Si l’accord ne parvient pas à être prolongé ou qu’un nouveau point d’entente ne parvient à être trouvé, l’export maritime des céréales ukrainiennes risque de nouveau de se trouver à l’arrêt. Seule solution pour l’Ukraine : exporter par voie terrestre.  

Défense des intérêts stratégiques nationaux ou solidarité avec l’Ukraine : l’Europe de l’Est se positionne

C’est par anticipation de cette situation délicate que certains pays européens ont préféré interdire unilatéralement les importations de céréales ukrainiennes sur leur sol, tout en permettant leur transit sous condition. La marche a été ouverte par la Pologne, suivie par la Roumanie, la Bulgarie, la Hongrie et la Slovaquie. L’exercice politique et informationnel est habile. Les décisions peuvent être lourdes de conséquences. À ce titre, Volodymyr Zelenski s’est rendu en Pologne pour la remercier, mais aussi parler des accords sur les céréales. 

En effet, depuis le début de la guerre, la Pologne a donné plus de 3,6 milliards d’euros (0,6 % de son PIB) contre 0,07 % pour la France. La Pologne a accueilli 1,8 million de réfugiés ukrainiens, 200 000 enfants ukrainiens sont scolarisés dans des écoles polonaises. La guerre en Ukraine a eu des effets considérables sur l’économie polonaise. Des pans économiques entiers se sont retrouvés déstabilisés : marché de l’immobilier, marché du travail, marché alimentaire avec l’abolition des droits de douanes sur les importations ukrainiennes. 

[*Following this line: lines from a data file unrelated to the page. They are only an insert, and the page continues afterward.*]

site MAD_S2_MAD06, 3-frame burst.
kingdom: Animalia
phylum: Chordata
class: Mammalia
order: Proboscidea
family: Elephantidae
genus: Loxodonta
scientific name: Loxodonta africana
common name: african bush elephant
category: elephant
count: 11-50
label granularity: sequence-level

À l’heure où le soutien polonais se tasse et où les conséquences de la guerre se font sentir, la Pologne doit faire face à l’inondation des céréales ukrainiennes. La Bulgarie, la Roumanie, la Hongrie et la Slovaquie font face aux mêmes problématiques. Là où certains pays sont en feu, d’autres subissent des inondations. 

Une remise en cause des avantages commerciaux concédés à l’Ukraine 

L’arrivée massive et sans limite de céréales ukrainiennes sur les marchés européens provoque une forte baisse des cours des céréales. En effet, beaucoup de céréales restent bloquées en Pologne, Roumanie, Hongrie, Bulgarie et Slovaquie. D’abord, les coûts élevés de stockage et de transport compliquent les exportations outre Europe de l’Est : elles finissent donc dans les marchés régionaux. Seconde raison, certains lots sont trop petits ou ne respectent pas les standards internationaux pour être commercialisés sur les marchés internationaux : les céréales ukrainiennes finissent donc sur les marchés nationaux. 

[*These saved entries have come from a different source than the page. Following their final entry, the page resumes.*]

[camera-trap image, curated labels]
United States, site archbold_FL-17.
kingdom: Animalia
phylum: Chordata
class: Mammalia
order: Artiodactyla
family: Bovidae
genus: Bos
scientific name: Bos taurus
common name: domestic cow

Les pays d’Europe de l’Est se retrouvent donc submergés par une quantité importante de céréales ukrainiennes. 4,8 millions de tonnes de blé ont été exportées au 1er mai selon les statistiques douanières dans l’UE depuis l’Ukraine contre 0,350 million pour la période précédente, soit une augmentation de 1 150 %. À titre de comparaison, 25 millions de tonnes ont été exportées dans le cadre de l’initiative céréalière de la mer Noire. Toutefois, en Europe, la majorité des importations a été absorbée par les pays de l’Est. Ainsi, selon les données de la Commission européenne arrêtées au 17 mars, près de 714 424 tonnes de blé ont déjà été importées en Roumanie depuis le début de la campagne commerciale 2022-2023, contre un total de seulement 32 240 tonnes pour la période précédente (+2 134 %). De même, 511 555 tonnes de blé ont déjà été importées en Pologne du début de la campagne commerciale 2022-2023 à janvier 2023 inclus, contre un total de seulement 8 883 tonnes pour la précédente année (+5 658 %). Il y a une rupture brutale entre l’offre et la demande : les prix chutent. De plus, les coûts de production des céréales ukrainiennes sont nettement inférieurs à ceux des pays européens. Selon Stratégie Grains, le prix du blé ukrainien au 30 mars, rendu usine polonaise s’affichait autour de 205 USD par tonne contre environ 290 USD par tonne pour du blé polonais. Le coût polonais est presque 50 % supérieur au coût ukrainien, aggravant d’autant la situation pour les producteurs polonais. La situation est similaire dans les autres pays d’Europe de l’Est. Les décisions politiques de Bruxelles ont donc précipité les agriculteurs d’Europe de l’Est dans une grave crise économique. 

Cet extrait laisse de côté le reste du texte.